Problem statement: Every entry in the listing is to be reproduced exactly.

Data supplied:
◆ ◆ ◆ ◆ ◆ ◆ ◆

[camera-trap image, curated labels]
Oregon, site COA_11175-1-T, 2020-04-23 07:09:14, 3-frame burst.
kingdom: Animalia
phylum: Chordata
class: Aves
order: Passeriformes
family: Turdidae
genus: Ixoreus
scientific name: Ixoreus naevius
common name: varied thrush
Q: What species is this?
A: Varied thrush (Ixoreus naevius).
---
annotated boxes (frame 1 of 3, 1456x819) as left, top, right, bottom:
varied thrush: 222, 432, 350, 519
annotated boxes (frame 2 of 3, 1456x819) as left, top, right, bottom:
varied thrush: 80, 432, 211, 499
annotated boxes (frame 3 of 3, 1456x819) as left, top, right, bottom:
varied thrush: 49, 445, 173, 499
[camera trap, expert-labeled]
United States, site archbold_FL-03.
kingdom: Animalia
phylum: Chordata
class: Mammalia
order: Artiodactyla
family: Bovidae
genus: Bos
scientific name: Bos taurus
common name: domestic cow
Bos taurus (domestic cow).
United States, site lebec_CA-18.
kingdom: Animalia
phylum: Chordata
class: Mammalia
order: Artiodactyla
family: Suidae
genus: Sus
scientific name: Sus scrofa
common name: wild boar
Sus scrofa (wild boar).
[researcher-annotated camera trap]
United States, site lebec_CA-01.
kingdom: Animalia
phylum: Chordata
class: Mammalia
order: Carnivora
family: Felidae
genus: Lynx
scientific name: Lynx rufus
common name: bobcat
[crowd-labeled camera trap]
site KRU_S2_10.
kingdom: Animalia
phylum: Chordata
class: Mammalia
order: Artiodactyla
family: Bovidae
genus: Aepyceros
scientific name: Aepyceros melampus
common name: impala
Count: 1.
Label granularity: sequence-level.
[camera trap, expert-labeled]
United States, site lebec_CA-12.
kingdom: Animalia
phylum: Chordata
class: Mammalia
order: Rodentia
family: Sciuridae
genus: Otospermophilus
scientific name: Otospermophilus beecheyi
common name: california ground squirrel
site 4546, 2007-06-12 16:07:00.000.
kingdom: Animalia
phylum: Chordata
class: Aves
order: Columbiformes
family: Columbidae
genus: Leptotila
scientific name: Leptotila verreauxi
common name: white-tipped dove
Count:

◆ ◆ ◆ ◆ ◆ ◆ ◆

Your solution:
[camera-trap image, curated labels]
Oregon, site COA_11175-1-T, 2020-04-23 07:09:14, 3-frame burst.
kingdom: Animalia
phylum: Chordata
class: Aves
order: Passeriformes
family: Turdidae
genus: Ixoreus
scientific name: Ixoreus naevius
common name: varied thrush
Q: What species is this?
A: Varied thrush (Ixoreus naevius).
---
annotated boxes (frame 1 of 3, 1456x819) as left, top, right, bottom:
varied thrush: 222, 432, 350, 519
annotated boxes (frame 2 of 3, 1456x819) as left, top, right, bottom:
varied thrush: 80, 432, 211, 499
annotated boxes (frame 3 of 3, 1456x819) as left, top, right, bottom:
varied thrush: 49, 445, 173, 499
[camera trap, expert-labeled]
United States, site archbold_FL-03.
kingdom: Animalia
phylum: Chordata
class: Mammalia
order: Artiodactyla
family: Bovidae
genus: Bos
scientific name: Bos taurus
common name: domestic cow
Bos taurus (domestic cow).
United States, site lebec_CA-18.
kingdom: Animalia
phylum: Chordata
class: Mammalia
order: Artiodactyla
family: Suidae
genus: Sus
scientific name: Sus scrofa
common name: wild boar
Sus scrofa (wild boar).
[researcher-annotated camera trap]
United States, site lebec_CA-01.
kingdom: Animalia
phylum: Chordata
class: Mammalia
order: Carnivora
family: Felidae
genus: Lynx
scientific name: Lynx rufus
common name: bobcat
[crowd-labeled camera trap]
site KRU_S2_10.
kingdom: Animalia
phylum: Chordata
class: Mammalia
order: Artiodactyla
family: Bovidae
genus: Aepyceros
scientific name: Aepyceros melampus
common name: impala
Count: 1.
Label granularity: sequence-level.
[camera trap, expert-labeled]
United States, site lebec_CA-12.
kingdom: Animalia
phylum: Chordata
class: Mammalia
order: Rodentia
family: Sciuridae
genus: Otospermophilus
scientific name: Otospermophilus beecheyi
common name: california ground squirrel
site 4546, 2007-06-12 16:07:00.000.
kingdom: Animalia
phylum: Chordata
class: Aves
order: Columbiformes
family: Columbidae
genus: Leptotila
scientific name: Leptotila verreauxi
common name: white-tipped dove
Count:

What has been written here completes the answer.